In Singapore, Einstein was greeted by the Jewish community and raised money
for the Hebrew University.

He said:

If science is pre-eminent through its universal predomination, then one may
ask, why do we need a Jewish University? Science is international but its
success is based on institutions which are owned by nations. If therefore, we
wish to promote culture we have to combine and to organize institutions with our
own power and means. We need to do this all the more on account of the present
political developments and especially in the view of the fact that a large
percentage of our sons are refused admission to the Universities of other

Einstein in Singapore Joan
Bieder in On The Page Web magazine issue no. 1, winter 2000–2001

In Japan, he embarked on a grueling lecture tour. Einstein was favorably
impressed by the Japanese, who seemed to him a quiet, orderly and respectful
people who loved art and beauty.

Albert Einstein in Palestine

Arriving in Palestine, the Einstein’s were treated to, or rather underwent, a
round of official festivities organized both by Zionists and the mandatory
government. Einstein was made an honorary citizen of Tel Aviv, gave the very
first lecture at the as yet unbuilt Hebrew University, and visited Haifa, where
he planted two trees in the Technion and met with workers.

Albert Einstein
delivered the inaugural lecture of the Hebrew University. He also undertook to
edit the university’s first scientific journal. Along with Sigmund Freud, Ehad
Ha’am, Judah Magnes and others, Einstein was a member of the first board of
governors of the Hebrew University.
He began his speech in Hebrew, but continued in German, as his Hebrew was
unequal to the task. Later he wrote:

I consider this the greatest day of my life. Hitherto I have always found
something to regret in the Jewish soul, and that is the forgetfulness of its own
people — forgetfulness of its being, almost. Today I have been made happy by
the sight of the Jewish people learning to recognize themselves and to make
themselves recognized as a force in the world. This is a great age, the age
of liberation of the Jewish soul, and it has been accomplished through the
Zionist movement, so that no one in the world will be able to destroy it.

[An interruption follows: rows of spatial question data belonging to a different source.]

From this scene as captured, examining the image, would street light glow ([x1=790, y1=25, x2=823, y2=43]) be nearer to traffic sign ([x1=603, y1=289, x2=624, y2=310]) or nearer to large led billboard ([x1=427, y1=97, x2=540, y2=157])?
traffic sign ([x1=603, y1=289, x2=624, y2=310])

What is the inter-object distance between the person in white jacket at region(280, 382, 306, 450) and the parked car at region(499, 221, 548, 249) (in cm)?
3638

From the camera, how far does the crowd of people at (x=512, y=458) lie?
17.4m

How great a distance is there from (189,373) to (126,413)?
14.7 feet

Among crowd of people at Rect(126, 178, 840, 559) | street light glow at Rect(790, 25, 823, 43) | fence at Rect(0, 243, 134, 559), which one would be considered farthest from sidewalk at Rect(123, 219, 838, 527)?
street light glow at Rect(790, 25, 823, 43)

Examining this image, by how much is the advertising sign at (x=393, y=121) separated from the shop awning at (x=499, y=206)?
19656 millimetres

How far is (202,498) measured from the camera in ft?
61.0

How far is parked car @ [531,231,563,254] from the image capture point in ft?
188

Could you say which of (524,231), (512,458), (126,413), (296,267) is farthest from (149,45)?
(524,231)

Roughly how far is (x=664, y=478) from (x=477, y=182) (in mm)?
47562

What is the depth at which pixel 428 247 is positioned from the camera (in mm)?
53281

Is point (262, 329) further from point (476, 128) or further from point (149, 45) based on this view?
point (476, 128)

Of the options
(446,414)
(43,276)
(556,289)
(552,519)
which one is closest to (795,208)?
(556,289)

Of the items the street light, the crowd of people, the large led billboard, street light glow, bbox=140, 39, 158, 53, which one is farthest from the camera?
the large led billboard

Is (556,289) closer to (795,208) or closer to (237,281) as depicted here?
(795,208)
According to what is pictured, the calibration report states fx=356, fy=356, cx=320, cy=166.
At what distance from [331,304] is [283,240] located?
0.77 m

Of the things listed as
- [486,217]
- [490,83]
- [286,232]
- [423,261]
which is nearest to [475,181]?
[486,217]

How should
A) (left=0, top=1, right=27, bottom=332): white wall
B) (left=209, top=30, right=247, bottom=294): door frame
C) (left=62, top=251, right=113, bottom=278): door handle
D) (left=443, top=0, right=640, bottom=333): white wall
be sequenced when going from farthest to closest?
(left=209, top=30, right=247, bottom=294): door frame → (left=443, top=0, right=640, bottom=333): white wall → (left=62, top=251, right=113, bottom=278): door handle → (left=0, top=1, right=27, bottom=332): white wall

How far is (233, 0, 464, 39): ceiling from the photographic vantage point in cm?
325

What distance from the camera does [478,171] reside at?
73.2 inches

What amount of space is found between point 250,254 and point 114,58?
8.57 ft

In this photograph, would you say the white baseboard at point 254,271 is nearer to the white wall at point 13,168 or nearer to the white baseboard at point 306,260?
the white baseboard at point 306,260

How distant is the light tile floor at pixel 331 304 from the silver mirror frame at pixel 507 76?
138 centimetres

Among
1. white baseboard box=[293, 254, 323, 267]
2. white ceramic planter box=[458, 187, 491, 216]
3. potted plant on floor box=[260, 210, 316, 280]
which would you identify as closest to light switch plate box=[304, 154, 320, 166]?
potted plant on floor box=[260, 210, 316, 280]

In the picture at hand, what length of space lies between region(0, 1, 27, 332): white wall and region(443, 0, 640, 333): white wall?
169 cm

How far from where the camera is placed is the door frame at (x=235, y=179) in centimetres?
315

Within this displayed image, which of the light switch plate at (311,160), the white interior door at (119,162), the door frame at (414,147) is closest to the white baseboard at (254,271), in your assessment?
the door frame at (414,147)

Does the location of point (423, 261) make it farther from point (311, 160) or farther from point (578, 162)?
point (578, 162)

(Ronald W. Clark, Einstein: The Life and Times, World Publishing
(1971) pg 393)

Albert Einstein and the Nobel Prize

Albert Einstein had been nominated for the Nobel prize beginning in 1910, by
Nobel laureate Wilhelm Ostwald, who had nine years earlier turned down
Einstein’s appeal for a job. However, the conservative Swedes were reluctant to
award a prize for theoretical work, that had not been proven by experimental
measurement, despite the entreaties of world-renowned scientists. The
measurement of the bending of light waves by Eddington in 1919 removed that
objection. Now, however, there was a different problem. Einstein’s nomination
for 1920 was proposed by Planck, Lorentz and Neils Bohr, who was to become a
lifelong friend. Lorentz’s letter asserted, with some understatement that
Einstein “has placed himself in the first rank of physicists of all times.”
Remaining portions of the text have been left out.